:: Text excerpt
Turbinia, the Ocean Greyhound
Turbinia
at speed in the North Sea
Photograph by Alfred J West, F.R.G.S.
© Birr Castle Archives |
Charles Parsons realised the potential of his new
turbine to power ships and in 1893 he, along with five associates,
formed the Marine Steam Turbine Company. The company highlighted
the advantages of the new propulsion system including:
-
Improved maximum speed and acceleration over existing power
units.
-
A reduction in the vibration of the propellers.
-
Less space taken up by machinery.
-
A more efficient use of fuel.
|
Turbinia
It was decided that the first experimental vessel be named Turbinia.
The vessel was 104 feet (37.8) in length but only had a beam (maximum
width) of 9 feet (3.2m). Turbinia was built of very light
steel by the firm of Brown and Hood, based at Wallsend-on-Tyne.
|
Side
and overhead plans of Turbinia
© Birr Castle Archives |
During the work on Turbinia,
the director of naval construction at the British Admiralty, Sir
William White, kept a keen eye on the new developments and visited
the ship during a refit in 1897. This interest contradicts reports
in the papers of the time that the first appearance of Turbinia
was a complete surprise to the British naval establishment.
::::
:: Data shown
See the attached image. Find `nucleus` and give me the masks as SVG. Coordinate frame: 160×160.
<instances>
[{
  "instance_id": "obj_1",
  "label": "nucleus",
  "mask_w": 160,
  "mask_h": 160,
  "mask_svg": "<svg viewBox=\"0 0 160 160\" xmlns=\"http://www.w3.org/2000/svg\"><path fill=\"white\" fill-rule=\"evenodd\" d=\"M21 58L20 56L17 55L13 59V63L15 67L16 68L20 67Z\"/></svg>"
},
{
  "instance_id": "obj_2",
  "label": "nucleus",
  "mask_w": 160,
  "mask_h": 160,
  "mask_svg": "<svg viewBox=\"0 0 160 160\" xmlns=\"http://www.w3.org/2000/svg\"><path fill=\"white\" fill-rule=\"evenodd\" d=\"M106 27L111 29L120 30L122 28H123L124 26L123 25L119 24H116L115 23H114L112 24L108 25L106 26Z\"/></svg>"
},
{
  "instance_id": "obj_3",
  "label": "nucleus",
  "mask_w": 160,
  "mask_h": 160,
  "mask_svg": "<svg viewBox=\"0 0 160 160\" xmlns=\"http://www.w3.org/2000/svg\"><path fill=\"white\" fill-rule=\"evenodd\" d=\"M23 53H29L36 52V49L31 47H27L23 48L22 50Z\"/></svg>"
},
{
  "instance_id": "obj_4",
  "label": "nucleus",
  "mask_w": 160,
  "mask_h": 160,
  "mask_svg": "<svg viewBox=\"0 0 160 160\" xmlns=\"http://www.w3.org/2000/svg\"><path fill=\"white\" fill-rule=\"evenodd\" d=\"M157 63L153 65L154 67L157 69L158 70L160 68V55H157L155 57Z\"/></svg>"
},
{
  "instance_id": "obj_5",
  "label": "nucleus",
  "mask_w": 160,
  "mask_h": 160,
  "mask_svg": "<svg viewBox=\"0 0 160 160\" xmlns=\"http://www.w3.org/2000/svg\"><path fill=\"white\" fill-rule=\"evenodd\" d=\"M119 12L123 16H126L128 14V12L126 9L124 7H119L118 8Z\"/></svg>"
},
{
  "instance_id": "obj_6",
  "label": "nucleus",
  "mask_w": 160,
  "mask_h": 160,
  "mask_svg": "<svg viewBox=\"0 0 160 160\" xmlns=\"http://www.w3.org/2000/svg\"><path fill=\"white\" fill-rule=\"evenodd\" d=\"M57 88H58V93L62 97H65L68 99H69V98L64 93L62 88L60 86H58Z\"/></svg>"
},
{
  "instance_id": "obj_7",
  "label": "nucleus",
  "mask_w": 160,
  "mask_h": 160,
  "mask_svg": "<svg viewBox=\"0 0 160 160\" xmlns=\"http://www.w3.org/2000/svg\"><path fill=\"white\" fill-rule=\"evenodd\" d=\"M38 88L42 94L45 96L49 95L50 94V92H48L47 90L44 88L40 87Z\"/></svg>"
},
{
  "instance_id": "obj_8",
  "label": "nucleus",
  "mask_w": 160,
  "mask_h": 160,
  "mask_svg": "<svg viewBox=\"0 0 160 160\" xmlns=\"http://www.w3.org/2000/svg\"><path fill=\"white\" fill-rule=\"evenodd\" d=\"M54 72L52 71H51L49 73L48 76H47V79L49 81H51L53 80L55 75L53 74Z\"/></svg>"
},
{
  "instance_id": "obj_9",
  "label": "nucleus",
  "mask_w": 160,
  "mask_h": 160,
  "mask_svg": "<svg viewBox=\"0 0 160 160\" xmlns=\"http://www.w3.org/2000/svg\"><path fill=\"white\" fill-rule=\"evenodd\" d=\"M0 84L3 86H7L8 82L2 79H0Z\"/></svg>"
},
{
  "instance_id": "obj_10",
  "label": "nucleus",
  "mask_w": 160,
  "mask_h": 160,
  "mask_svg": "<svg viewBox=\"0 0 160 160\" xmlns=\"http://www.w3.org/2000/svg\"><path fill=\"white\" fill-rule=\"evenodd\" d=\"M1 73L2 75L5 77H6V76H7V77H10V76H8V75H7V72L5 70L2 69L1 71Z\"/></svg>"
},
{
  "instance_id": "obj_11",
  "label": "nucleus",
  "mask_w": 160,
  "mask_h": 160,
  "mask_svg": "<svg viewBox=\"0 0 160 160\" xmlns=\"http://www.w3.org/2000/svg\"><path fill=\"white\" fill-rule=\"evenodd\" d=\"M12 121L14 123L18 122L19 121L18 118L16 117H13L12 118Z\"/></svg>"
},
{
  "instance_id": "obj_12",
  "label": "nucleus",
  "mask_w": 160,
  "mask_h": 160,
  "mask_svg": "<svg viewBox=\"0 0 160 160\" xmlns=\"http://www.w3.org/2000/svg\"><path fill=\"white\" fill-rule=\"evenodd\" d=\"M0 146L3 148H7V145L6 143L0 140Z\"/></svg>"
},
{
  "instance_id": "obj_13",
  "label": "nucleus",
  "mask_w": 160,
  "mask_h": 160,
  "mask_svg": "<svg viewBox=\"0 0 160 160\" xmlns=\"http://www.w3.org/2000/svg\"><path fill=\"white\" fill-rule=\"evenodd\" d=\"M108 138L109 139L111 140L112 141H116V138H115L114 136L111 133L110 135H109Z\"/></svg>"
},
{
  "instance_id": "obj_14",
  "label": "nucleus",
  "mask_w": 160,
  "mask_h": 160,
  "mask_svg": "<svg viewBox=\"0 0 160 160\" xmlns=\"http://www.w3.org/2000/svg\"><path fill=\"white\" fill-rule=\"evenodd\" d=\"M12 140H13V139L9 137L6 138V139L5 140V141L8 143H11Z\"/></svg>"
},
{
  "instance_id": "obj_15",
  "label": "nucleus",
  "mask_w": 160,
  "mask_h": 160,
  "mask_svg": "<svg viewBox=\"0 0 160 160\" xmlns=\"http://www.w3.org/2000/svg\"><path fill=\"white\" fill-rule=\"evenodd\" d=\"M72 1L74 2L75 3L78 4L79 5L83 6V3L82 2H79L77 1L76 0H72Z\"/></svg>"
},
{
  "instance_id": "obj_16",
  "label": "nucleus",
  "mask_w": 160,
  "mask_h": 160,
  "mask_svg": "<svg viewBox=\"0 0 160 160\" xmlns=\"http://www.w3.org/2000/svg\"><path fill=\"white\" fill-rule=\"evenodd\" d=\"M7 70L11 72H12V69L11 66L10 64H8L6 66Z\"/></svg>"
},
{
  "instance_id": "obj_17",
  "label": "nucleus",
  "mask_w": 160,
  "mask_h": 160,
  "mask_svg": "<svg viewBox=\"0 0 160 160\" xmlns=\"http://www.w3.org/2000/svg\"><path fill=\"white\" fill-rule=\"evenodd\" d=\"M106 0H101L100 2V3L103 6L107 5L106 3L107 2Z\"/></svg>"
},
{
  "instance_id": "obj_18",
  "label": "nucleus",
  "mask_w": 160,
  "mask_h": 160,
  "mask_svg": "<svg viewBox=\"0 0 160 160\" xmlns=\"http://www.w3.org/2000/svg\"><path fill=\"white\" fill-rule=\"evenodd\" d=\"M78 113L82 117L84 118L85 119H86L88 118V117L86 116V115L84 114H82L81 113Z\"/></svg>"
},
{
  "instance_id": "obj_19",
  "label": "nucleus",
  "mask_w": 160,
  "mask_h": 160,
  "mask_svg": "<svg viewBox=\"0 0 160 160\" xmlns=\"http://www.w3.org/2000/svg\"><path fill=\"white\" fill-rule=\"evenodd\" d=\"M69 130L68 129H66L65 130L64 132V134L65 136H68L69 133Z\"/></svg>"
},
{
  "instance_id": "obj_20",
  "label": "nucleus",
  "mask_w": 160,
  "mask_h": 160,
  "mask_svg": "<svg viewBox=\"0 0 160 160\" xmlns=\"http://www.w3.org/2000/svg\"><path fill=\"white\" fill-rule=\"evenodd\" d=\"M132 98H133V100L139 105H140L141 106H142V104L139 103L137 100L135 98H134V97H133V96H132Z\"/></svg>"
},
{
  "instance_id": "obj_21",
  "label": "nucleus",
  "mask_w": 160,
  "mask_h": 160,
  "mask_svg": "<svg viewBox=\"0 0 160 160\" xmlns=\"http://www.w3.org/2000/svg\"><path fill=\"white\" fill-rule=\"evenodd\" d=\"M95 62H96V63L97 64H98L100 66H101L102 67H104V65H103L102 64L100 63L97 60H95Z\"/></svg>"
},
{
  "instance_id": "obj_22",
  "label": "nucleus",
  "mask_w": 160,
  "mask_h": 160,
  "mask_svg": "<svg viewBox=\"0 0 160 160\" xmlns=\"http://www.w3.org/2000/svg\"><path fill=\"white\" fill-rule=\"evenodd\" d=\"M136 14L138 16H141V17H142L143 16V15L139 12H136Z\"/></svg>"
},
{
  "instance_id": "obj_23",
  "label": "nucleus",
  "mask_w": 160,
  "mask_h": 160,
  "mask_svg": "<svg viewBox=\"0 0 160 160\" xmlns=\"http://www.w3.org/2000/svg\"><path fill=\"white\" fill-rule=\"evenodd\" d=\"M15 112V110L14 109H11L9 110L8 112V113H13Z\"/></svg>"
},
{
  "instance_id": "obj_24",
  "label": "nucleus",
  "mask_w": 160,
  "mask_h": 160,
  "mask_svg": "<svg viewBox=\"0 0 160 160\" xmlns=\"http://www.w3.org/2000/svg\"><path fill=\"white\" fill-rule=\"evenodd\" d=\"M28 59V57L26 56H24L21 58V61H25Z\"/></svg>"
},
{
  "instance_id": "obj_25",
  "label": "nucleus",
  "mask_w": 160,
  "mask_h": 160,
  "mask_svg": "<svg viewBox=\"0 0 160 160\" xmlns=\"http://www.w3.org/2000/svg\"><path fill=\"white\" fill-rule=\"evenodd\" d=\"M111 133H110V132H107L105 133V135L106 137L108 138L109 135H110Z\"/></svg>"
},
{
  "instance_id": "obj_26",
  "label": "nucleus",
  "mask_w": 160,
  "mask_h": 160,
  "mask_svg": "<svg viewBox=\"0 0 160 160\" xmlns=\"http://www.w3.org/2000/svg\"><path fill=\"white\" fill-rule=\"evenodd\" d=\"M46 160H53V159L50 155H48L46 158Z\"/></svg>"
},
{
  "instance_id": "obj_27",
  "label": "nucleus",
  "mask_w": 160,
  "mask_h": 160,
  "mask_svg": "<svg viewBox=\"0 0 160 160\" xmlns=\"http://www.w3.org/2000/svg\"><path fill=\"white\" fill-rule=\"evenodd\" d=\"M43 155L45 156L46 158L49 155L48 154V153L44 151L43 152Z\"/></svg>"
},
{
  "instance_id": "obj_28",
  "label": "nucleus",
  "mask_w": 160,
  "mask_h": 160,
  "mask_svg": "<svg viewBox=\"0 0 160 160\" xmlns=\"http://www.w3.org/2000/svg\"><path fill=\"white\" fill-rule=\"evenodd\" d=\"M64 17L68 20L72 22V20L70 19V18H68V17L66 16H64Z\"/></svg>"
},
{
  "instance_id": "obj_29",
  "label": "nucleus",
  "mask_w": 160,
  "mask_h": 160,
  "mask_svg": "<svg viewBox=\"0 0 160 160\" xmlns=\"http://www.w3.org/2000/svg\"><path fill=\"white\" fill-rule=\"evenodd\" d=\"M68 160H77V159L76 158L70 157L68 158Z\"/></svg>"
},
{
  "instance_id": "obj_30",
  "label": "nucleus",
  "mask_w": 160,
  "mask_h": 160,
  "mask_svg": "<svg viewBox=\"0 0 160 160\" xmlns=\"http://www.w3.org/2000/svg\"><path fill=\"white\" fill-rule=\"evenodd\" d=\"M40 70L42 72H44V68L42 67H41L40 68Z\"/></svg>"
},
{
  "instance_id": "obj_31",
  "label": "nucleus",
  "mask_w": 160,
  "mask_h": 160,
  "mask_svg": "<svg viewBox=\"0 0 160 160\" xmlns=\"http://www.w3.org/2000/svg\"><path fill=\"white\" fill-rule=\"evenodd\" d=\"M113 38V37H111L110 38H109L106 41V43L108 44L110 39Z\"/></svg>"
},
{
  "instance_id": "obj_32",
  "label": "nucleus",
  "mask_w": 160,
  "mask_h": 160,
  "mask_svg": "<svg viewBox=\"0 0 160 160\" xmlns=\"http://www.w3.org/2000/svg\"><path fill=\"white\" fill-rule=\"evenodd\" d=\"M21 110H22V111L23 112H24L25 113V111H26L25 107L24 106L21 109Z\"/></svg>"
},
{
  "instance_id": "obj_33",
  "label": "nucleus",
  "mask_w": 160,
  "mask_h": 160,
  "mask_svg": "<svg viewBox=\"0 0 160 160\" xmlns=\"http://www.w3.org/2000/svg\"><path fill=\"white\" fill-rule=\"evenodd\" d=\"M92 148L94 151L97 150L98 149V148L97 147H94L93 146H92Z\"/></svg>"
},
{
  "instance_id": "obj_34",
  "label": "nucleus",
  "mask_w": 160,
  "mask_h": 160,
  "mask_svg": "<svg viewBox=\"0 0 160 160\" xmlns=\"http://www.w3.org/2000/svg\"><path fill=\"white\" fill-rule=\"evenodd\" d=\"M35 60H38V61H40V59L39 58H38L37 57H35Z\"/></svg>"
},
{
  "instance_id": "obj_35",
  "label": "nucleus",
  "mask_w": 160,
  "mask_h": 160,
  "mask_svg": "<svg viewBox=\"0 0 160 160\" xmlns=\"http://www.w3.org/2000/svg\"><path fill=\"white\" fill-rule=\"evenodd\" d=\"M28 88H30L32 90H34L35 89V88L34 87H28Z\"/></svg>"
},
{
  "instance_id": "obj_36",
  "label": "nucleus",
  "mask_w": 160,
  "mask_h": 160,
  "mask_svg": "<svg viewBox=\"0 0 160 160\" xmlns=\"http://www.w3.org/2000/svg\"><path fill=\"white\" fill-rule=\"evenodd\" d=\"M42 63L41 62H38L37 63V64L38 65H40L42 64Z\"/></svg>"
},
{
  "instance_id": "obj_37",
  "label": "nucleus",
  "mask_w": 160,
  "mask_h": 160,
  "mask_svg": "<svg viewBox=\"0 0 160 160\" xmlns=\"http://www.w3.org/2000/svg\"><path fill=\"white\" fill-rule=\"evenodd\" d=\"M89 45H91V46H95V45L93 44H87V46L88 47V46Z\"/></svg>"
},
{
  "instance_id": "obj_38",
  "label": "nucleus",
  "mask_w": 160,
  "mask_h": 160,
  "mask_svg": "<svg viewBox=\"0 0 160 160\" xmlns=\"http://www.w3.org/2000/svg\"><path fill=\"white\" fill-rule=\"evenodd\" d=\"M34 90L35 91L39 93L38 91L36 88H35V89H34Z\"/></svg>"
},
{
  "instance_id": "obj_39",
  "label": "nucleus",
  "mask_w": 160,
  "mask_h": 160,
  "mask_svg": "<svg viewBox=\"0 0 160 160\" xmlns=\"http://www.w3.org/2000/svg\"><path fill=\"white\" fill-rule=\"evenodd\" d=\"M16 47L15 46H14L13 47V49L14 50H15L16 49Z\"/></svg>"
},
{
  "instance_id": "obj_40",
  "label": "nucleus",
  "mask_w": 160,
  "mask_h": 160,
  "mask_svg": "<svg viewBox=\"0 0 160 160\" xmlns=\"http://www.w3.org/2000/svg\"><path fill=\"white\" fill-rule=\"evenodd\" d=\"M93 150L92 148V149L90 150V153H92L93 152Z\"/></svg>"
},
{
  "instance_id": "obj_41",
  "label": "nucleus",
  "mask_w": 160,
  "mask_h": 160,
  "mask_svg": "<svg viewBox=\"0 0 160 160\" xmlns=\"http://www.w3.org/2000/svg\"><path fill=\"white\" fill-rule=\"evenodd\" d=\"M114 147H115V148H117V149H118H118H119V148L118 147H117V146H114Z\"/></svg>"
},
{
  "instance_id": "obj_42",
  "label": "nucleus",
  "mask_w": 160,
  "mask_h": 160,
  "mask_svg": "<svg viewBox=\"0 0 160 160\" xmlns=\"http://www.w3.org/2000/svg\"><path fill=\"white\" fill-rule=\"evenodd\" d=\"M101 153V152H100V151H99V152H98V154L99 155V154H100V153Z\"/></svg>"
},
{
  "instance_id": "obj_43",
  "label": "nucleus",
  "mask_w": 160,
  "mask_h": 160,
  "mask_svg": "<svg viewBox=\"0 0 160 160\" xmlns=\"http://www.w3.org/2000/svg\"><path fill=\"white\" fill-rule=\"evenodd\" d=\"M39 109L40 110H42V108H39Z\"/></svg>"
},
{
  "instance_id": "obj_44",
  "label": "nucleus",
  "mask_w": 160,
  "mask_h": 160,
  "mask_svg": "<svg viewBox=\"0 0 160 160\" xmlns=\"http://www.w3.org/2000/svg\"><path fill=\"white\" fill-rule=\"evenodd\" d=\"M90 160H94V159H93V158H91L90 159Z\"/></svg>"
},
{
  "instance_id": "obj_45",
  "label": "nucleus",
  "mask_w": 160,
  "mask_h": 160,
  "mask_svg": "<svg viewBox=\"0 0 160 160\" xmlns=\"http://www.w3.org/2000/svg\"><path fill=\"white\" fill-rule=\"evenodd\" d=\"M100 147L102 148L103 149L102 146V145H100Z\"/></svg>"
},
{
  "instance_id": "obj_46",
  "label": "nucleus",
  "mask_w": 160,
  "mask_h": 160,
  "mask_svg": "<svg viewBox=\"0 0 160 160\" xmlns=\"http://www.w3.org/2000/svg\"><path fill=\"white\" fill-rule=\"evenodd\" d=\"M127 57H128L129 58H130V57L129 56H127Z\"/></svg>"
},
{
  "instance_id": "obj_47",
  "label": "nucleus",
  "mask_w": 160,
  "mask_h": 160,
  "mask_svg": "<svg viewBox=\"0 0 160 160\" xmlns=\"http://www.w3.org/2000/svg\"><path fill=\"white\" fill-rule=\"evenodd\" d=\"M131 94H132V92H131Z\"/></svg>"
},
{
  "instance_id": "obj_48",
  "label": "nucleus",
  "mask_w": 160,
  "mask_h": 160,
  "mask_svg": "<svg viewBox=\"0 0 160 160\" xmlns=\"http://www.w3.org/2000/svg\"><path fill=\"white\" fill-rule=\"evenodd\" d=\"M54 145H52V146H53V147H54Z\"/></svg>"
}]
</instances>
::::
> Set task A: Say whether each of these statements agrees with the Turbinia text, answering yes or no and quoting the words of the text that decide it. (i) Charles Parsons and five associates formed the Marine Steam Turbine Company in 1893. (ii) Turbinia was built by a firm based at Wallsend-on-Tyne. (iii) Sir William White visited the ship after its 1897 refit was finished.
> Set task B: Write the next paragraph of the Turbinia text, picking up after its final sentence.

> Answer A:
(i) Yes: "in 1893 he, along with five associates, formed the Marine Steam Turbine Company"
(ii) Yes: "built of very light steel by the firm of Brown and Hood, based at Wallsend-on-Tyne"
(iii) No: "visited the ship during a refit in 1897"

> Answer B:
Turbinia was launched on 2nd
August 1894 although, in the words of Christopher Leyland, who was
later her captain:
"[The boat]...showed no anxiety to move
on when we essayed to launch her and she had to be pushed off the
slips. However, later on, she made amends for her unwillingness
to take to the water". |
Christopher
Leyland, Captain of Turbinia ©
Birr Castle Archives |
Initially the vessel was powered by one radial flow
turbine engine linked to a single shaft with a single propeller,
but the boat only managed 20 knots, far below Charles's hopes for
her. The very high speed of his turbines, compared to ordinary reciprocating
steam engines, created difficulties designing the screw propellers.
and Charles built a glass sided tank in which he was able to observe
models of propellers as they rotated under similar conditions to
the full scale screws. This enabled him to design his screw propellers
for optimum efficiency and to minimise "cavitation", i.e. vacuum
formed behind the propellers. He was later to say of the problem:
"The advent of the marine steam turbine
was greatly delayed if almost frustrated at its very inception,
by difficulties due to cavitation in its most aggravated form."
He also spent a great deal of time studying the waves formed by
the motion of models of Turbinia
and recording bow wave height and speeds, as well as details of
the ship's wake, in an effort to predict how the full size ship
would perform.
Charles later installed three axial flow turbines linked to three
shafts, each shaft in turn driving three propellers. These turbines
had a maximum power output of 2000 horsepower and the ship now featured
high, intermediate and low pressure turbines. Eventually these improvements
resulted in a top speed of over 34 knots, equivalent to 40 mph (64
kph).
Turbinia completed her high
speed trials in the North Sea but the low low freeboard (distance
from the deck to the waterline) made for frequent soaking for both
passengers and crew. While Charles was in command of the engineroom,
Christopher Leyland, also a director of the Marine Steam Turbine
Company, was the captain of the vessel. Robert Bernard was the helmsman
of the ship and helped in her design. Other vessels who reported
on the high speed runs observed that all they saw of Turbinia:
"was a bow emerging from a huge wave and
a flame from the funnel flickering into the air."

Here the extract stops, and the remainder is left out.